SELECTED PASSAGE Block Start

Hugh McLeod (April 23, 1803 – January 23, 1894) was a Scottish-born Canadian Presbyterian minister who was a founder of the Scottish Free Church in Canada.

== Early years ==
Hugh McLeod was born April 23, 1803, in Rhitongue, Sutherland, Scotland. In 1822, he started his education at King's College, Aberdeen and The Hall of Edinburgh. McLeod acquired a Master of Arts degree in 1826. He continued to study theology at King's College until 1830.

In 1831, McLeod was licensed to preach by the Presbytery of Tongue in Church of Scotland. In 1832, he was ordained and inducted as minister of Melness and Eriboll. In 1836 he was inducted to the Gaelic Church of Edinburgh after being assigned there by the Presbytery of that city. After several years, McLeod moved to Logie Easter, Ross-shire.

In 1841, McLeod married Catherine Ross, the daughter of the Reverend Hugh Ross of Fearn, Ross-shire.

SELECTED PASSAGE Block End

TASK ITEM
According to the passage on Hugh McLeod, which parish did he move to after several years at the Gaelic Church of Edinburgh?

PROVIDED DATA Block Start

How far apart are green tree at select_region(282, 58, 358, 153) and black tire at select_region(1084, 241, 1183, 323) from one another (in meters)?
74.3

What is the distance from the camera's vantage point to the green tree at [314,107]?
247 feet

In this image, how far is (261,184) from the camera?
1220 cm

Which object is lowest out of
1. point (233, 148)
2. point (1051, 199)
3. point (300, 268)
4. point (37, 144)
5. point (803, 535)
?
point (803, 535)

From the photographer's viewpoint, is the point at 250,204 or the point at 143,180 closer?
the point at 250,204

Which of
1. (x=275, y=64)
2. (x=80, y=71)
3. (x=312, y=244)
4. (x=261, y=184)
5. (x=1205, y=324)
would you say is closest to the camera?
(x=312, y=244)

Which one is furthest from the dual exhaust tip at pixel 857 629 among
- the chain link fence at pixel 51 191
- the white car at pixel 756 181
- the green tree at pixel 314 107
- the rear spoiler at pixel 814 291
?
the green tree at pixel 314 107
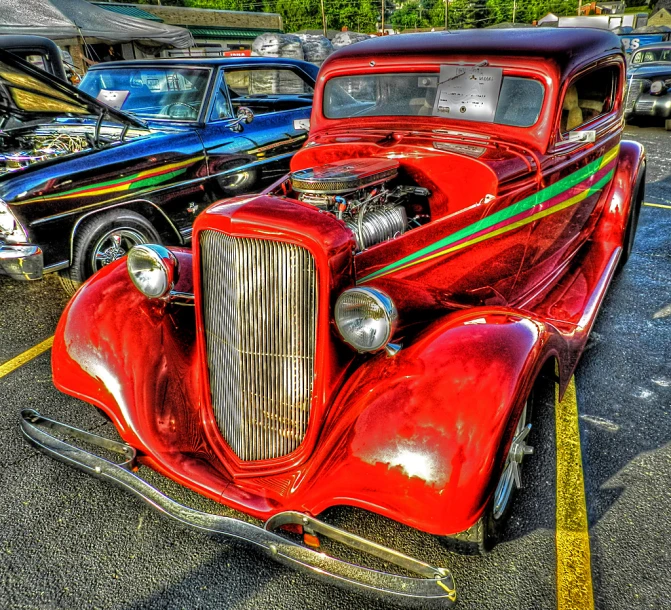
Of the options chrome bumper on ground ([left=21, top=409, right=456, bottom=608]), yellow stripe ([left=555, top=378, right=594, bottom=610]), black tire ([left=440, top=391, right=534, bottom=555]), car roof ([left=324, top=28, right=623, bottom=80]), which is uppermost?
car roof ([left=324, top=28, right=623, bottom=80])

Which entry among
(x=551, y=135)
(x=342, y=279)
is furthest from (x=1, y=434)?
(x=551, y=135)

PROVIDED DATA Block End

RESPONSE FOR THIS EXERCISE
Logie Easter, Ross-shire.